La mission a constaté que ce ne sont pas systématiquement des laboratoires agréés qui réalisent ces prestations. Cette anomalie s'explique par quatre raisons essentielles :

  • il n'existe pas de référentiel d'agrément pour certains paramètres et pour certaines natures d'échantillon (eau douce, eau résiduaire, eau saline, sédiment ou biote) ;
  • la durée du processus d'agrément qui peut atteindre deux ans explique que des laboratoires ayant les capacités requises ne soient pas agréés ;
  • certaines exigences de performances sont difficiles ou onéreuses à atteindre ;
  • le coût de l'accréditation et de l'agrément, qui dépasse 7 000€ pour les seuls coûts directs liés à l'initiation du processus, dissuade certaines petites structures, notamment celles spécialisées dans l'hydrobiologie, de les demander.

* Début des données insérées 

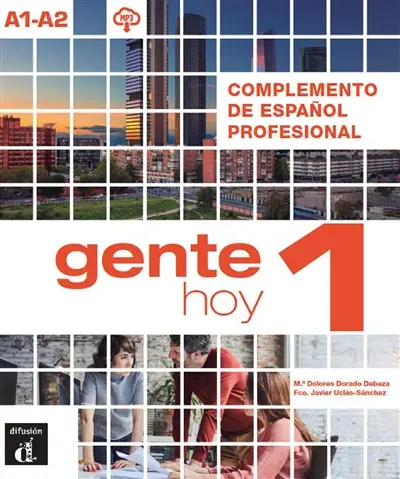 Gente hoy 1, A1-A2 : complemento de espanol profesional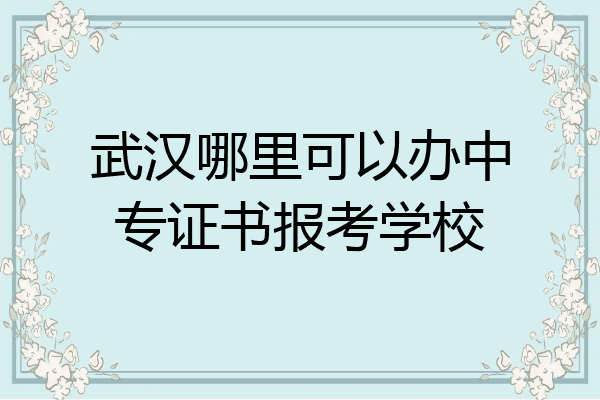 武汉哪里可以办中专证书报考学校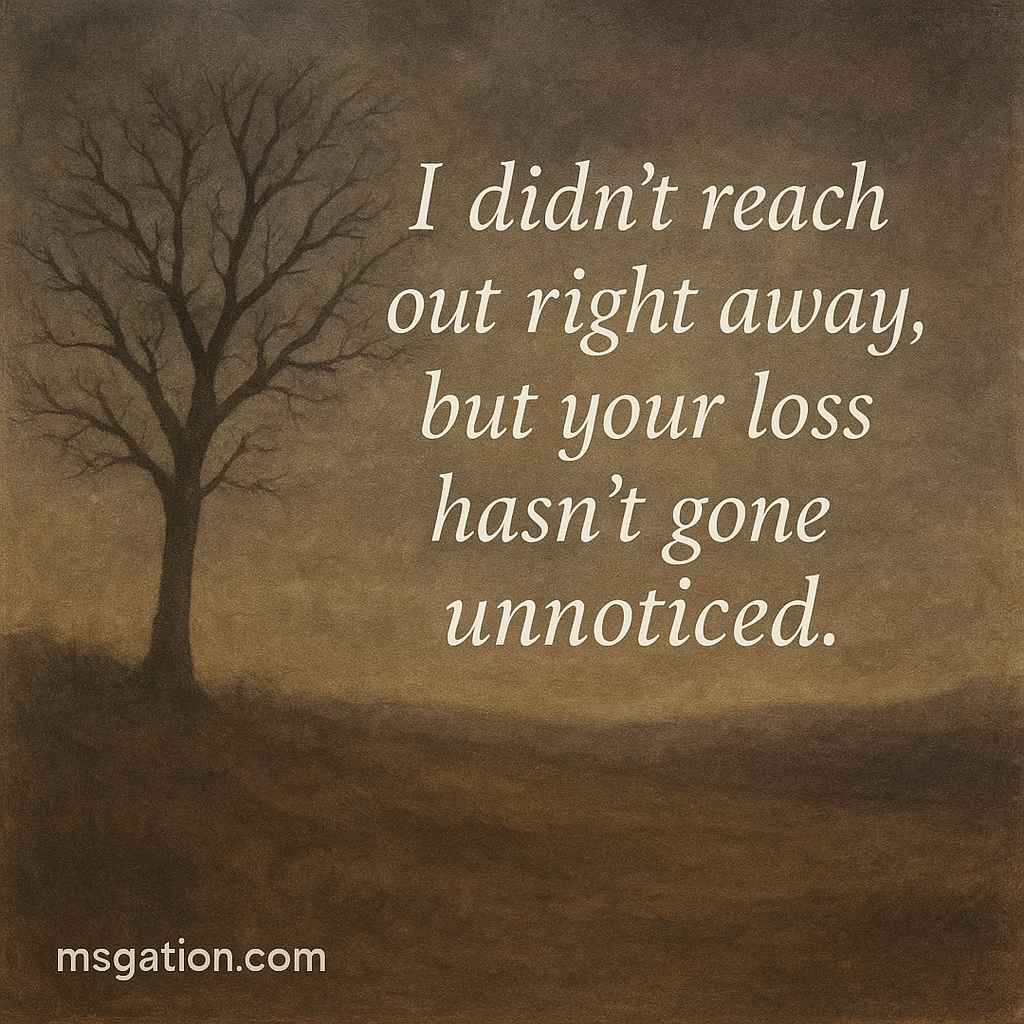 I didn’t reach out right away, but your loss hasn’t gone unnoticed.
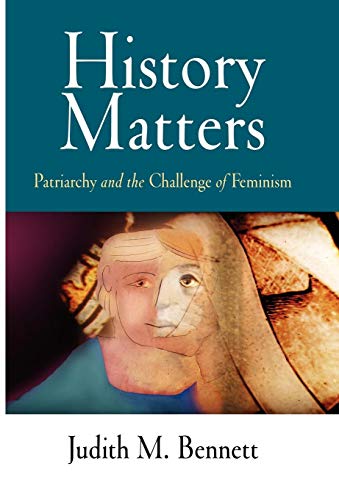 9780812239461: History Matters: Patriarchy And the Challenge of Feminism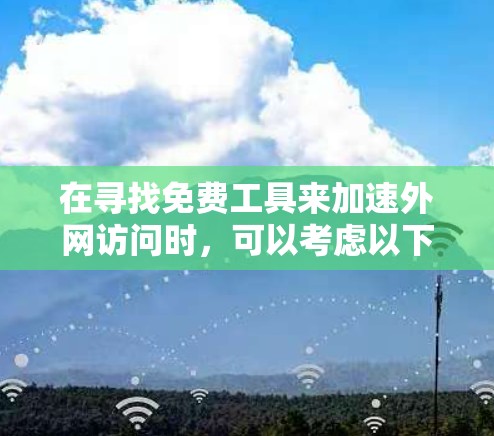 在寻找免费工具来加速外网访问时，可以考虑以下步骤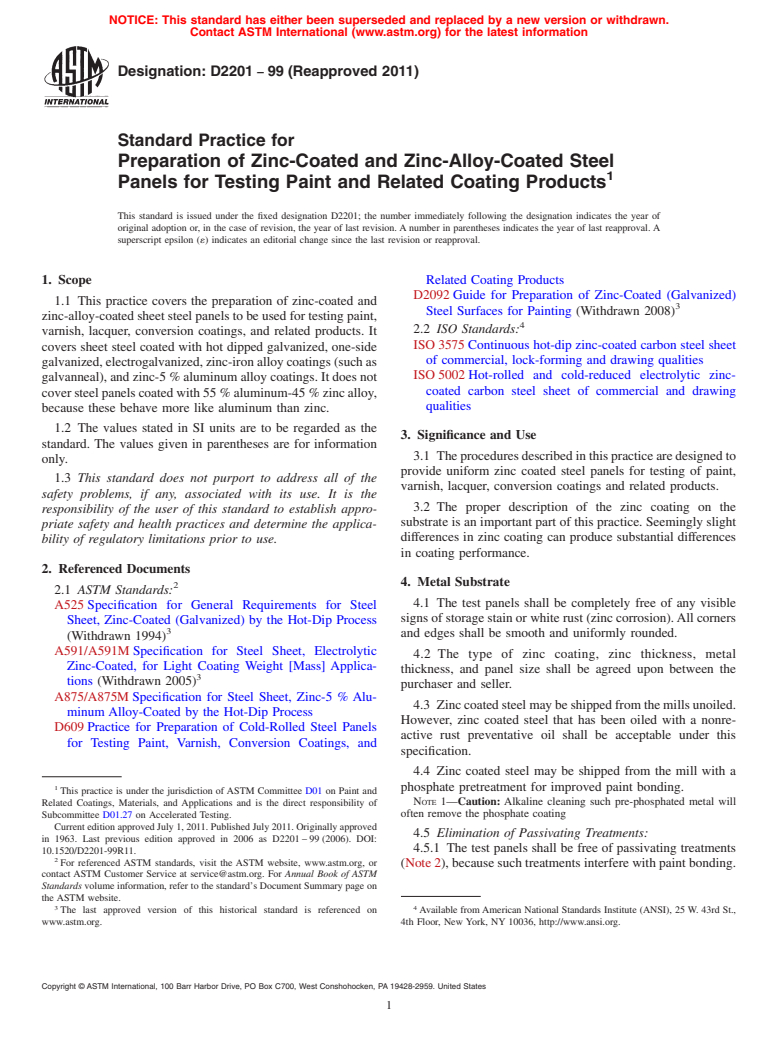 ASTM D2201-99(2011) - Standard Practice for Preparation of Zinc-Coated and Zinc-Alloy-Coated Steel Panels for Testing Paint and Related Coating Products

La mission considère malgré tout que le dispositif d'agrément est à conserver mais émet toutefois des recommandations pour améliorer sa mise en œuvre :

  • améliorations des textes réglementaires régissant l'agrément : simplification des critères d'agrément, formalisation juridique de l'agrément délivré par l'ONEMA, extension de la durée de l'agrément à cinq ans, possibilité d'accorder un agrément provisoire, correspondances d'agrément entre les ministères respectivement chargés de la santé et de l'agriculture ;
  • simplification de la délivrance de l'agrément  : amélioration de l'ergonomie du système d'information Labeau ; organisation d'un dialogue avec les laboratoires utilisateurs de Labeau ; création de référentiels et actualisation des référentiels hydrologiques utilisés pour l'accréditation ; détermination des limites de quantification au niveau européen ;
  • amélioration de la qualité des prestations fondée sur un meilleur suivi des laboratoires agréés : organiser la remontée et le partage d'informations sur les performances des prestataires agréés de façon à détecter pistes d'améliorations et manquements aux engagements pris dans le cadre de l'agrément (ONEMA) ;
  • amélioration de la qualité du prélèvement : modifier les textes réglementaires afin de rendre obligatoire dans un délai de trois ans l'accréditation des préleveurs intervenant pour le compte du ministère de l'écologie ou de ses établissements publics qui ne sont pas des agents commissionnés par ce ministère (DEB et agences de l'eau).